The journey is a central motif in the plays and operas of Robert Wilson — we travel with humanity through time and history, through inner and outer space, no journeys toward both universal understanding and apocalypse — and these days Wilson seems to be journeying through time and space almost as freely and incongruously as the beings who occupy this theatrical universe. One day finds him in Barcelona, the next Holland, a week later Texas, then Munich or Rome. Every destination is a stopover as he moves restlessly through the world pursuing new challenges, new commissions and celebrity itself. Wilson’s art offers a striking contrast to his own life; one moves with the cool, effortless calm of a cloud drifting across the sky or a pine tree blowing gently in the breeze (to cite two of his favorite comparisons), the other barrels forward like a runaway express train, creating confusion as it passes and sending harried co-workers scurrying for cover. The art opens onto a vista of buoyant dream images, the life is a kind of administrative nightmare. Both are his creations.
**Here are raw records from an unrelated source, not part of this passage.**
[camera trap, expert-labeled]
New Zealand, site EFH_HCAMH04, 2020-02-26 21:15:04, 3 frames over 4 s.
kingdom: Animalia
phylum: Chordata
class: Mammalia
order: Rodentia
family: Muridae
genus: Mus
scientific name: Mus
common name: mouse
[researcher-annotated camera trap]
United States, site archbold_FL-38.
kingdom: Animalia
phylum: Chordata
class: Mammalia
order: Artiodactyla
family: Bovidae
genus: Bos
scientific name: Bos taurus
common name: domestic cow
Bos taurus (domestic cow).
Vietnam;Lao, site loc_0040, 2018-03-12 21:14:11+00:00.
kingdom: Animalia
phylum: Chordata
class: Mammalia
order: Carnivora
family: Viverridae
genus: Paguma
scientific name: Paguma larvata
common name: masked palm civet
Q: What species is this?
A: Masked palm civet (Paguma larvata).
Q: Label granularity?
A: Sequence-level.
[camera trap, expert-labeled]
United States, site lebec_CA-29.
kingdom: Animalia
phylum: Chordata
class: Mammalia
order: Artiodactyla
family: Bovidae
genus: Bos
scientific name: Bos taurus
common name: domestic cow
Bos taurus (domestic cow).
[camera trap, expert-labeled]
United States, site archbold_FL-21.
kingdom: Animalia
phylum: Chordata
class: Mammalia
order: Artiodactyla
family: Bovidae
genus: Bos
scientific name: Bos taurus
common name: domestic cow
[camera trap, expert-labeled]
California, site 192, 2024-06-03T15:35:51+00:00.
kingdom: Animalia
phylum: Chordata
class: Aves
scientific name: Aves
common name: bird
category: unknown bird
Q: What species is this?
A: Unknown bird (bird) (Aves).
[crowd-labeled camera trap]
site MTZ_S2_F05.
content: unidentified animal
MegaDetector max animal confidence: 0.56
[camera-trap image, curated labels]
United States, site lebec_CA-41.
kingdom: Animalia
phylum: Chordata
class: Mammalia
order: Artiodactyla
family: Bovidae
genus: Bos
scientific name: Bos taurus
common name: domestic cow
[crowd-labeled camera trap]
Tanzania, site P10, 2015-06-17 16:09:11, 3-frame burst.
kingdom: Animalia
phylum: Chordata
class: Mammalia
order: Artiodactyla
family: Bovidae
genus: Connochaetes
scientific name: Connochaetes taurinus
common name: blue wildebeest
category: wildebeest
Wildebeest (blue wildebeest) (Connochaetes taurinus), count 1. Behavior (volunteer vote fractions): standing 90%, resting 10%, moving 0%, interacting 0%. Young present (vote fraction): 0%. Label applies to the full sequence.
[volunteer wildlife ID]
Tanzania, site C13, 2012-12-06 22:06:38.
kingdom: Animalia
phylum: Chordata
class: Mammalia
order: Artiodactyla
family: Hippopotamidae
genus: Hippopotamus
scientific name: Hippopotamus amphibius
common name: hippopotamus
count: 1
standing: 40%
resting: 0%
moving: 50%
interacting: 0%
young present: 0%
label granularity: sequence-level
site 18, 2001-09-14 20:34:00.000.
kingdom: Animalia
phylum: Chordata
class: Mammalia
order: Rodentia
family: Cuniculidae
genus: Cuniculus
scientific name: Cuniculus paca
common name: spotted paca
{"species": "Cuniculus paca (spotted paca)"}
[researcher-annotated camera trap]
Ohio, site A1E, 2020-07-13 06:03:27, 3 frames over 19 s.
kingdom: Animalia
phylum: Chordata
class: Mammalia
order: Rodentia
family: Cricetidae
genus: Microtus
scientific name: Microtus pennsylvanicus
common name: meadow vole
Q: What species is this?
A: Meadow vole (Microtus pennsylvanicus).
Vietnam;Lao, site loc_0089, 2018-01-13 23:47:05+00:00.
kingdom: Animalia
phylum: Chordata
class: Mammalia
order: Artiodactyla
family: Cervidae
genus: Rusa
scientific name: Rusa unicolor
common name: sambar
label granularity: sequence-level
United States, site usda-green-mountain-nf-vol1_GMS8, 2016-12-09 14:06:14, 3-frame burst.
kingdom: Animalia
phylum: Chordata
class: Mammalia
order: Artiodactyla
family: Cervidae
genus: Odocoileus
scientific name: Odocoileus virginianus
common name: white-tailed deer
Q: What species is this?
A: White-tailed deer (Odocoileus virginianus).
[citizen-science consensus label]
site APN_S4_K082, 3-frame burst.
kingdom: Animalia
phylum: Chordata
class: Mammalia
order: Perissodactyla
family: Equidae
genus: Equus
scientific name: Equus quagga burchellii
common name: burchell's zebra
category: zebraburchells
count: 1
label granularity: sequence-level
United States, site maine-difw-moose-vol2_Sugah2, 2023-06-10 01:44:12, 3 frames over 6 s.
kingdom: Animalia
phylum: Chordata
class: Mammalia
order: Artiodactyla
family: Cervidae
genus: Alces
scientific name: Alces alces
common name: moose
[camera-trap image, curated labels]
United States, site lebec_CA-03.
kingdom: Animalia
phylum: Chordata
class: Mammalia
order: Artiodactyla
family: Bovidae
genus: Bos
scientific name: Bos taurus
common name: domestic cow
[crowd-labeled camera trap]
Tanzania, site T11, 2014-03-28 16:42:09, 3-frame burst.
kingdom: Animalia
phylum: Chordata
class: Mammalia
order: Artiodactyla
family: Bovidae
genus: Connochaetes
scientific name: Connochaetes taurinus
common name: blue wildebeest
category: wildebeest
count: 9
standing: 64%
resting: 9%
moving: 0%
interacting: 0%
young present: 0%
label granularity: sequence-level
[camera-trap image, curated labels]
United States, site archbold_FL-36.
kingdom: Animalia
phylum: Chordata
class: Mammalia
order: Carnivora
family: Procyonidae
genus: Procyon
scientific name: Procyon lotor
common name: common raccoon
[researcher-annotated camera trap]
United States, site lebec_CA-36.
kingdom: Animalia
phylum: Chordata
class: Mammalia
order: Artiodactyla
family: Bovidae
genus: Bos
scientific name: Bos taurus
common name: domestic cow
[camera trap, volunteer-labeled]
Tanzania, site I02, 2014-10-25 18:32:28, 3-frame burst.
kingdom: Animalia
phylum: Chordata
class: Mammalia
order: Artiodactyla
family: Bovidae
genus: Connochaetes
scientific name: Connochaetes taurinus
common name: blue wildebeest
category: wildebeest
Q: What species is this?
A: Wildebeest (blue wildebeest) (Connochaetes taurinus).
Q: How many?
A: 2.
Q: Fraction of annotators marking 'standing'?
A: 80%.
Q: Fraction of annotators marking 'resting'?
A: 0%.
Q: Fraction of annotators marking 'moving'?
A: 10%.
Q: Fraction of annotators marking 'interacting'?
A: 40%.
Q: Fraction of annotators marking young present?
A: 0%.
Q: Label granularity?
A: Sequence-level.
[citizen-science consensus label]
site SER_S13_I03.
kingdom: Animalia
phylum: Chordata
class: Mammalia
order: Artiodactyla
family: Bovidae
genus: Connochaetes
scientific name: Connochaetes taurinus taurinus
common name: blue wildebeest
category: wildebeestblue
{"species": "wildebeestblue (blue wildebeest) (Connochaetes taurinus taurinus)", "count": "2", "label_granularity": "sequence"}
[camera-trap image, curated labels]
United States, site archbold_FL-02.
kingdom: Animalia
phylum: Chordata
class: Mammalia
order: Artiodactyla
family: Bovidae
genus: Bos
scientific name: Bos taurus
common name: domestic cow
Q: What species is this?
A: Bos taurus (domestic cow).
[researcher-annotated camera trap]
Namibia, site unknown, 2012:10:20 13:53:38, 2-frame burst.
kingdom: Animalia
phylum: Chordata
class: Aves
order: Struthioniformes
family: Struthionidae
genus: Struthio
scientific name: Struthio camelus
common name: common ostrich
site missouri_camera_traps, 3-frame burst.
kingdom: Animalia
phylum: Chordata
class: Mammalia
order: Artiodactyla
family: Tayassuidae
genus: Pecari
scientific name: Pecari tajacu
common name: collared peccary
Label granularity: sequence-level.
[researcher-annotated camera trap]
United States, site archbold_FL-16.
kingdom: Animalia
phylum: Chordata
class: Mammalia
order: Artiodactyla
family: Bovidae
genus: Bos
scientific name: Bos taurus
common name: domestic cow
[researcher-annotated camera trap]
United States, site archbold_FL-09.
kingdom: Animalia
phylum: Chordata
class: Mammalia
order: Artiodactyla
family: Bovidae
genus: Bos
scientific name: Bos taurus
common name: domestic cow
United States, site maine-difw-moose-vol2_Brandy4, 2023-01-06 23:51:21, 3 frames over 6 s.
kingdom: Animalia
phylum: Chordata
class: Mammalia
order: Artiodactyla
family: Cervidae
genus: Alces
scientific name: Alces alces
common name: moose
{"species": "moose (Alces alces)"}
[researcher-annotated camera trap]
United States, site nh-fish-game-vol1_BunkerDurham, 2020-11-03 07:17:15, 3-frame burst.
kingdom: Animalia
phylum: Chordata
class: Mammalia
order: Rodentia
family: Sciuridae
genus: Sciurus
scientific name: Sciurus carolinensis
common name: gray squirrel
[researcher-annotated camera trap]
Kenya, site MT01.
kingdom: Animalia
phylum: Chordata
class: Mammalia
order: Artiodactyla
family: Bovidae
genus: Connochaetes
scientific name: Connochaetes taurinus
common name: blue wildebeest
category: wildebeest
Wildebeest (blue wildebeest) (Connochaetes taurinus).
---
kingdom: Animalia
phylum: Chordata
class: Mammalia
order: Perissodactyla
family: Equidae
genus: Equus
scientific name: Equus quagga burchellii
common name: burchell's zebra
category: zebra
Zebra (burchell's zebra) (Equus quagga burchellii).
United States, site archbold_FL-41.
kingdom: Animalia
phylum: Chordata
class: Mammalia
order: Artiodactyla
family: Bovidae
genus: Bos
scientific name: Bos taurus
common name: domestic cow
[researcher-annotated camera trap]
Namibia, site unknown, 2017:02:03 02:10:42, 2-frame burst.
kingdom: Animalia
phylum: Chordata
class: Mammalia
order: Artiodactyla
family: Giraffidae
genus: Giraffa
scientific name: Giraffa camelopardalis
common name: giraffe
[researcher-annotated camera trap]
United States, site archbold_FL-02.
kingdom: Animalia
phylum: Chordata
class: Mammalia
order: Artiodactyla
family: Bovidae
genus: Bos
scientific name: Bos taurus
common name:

At the present time Wilson’s eighteen-hour workdays are filled with conferences, interviews, fundraisers, the prospect of missed deadlines and, more than anything, his own relentless energy. While he complains of overwork and exhaustion, these complaints are nothing compared with those that would be heard if he were ever to find an empty day on his calendar. Some friends and associates have noted the potential hazards, both physical and artistic, of such a crazed, obsessive existence, but Wilson gives no indication of pulling back or slowing down.
Unlike Steele Mackaye, who never really recovered from the collapse of his dream, Wilson seems to have rebounded from the CIVIL warS with renewed vigor and redoubled activity. The future promises a multitude of bold plans, new works and further — if as yet barely imagined — journeys.
In late March of 1984, less than three months before its scheduled premiere in Los Angeles, Robert Fitzpatrick, Director of the Olympic Arts Festival, announced the cancellation of the CIVIL warS due to lack of funds. Although it must still be a painful subject, could you tell us more about the last days of CIVIL warS and your eleventh hour efforts to salvage the project?
What happened was Fitzpatrick and I agreed the final deadline would be April 1 and that we would issue a joint statement if it wasn’t going to happen. I was in Rome preparing the Italian section of CIVIL warS the week before the deadline and I realized that it was going to be next to impossible to find the money for presentation. So I decided to call Volker Canaris, the Intendant of the Cologne Schauspielhaus, who had been very supportive and ask him if there was any possibility of doing one of two things. Could we present the entire work there? — possibly some time in the future, though this would be very complicated wince all the monies had been given for the Olympics in Los Angeles. But then I was also beginning to realize that we could take the European sections of the CIVIL warS, present them somewhere in German or France and transfer them via satellite to Los Angeles. Then the Knee Plays, which were about to be staged in Minneapolis, could be moved to Los Angeles and seen live. Since we no longer needed such a big auditorium, we could have moved to a smaller theater which would have further reduced costs. The Japanese section was built and ready for presentation and we could have either pre-recorded it or transmitted it live from a theater in Tokyo. We could have even had simultaneous satellite presentations in Rome, Rotterdam, Marseilles, Nice, Lyon and perhaps other cities in France so that all the theaters in the various host countries that had sponsored the project would have a chance to see the complete work.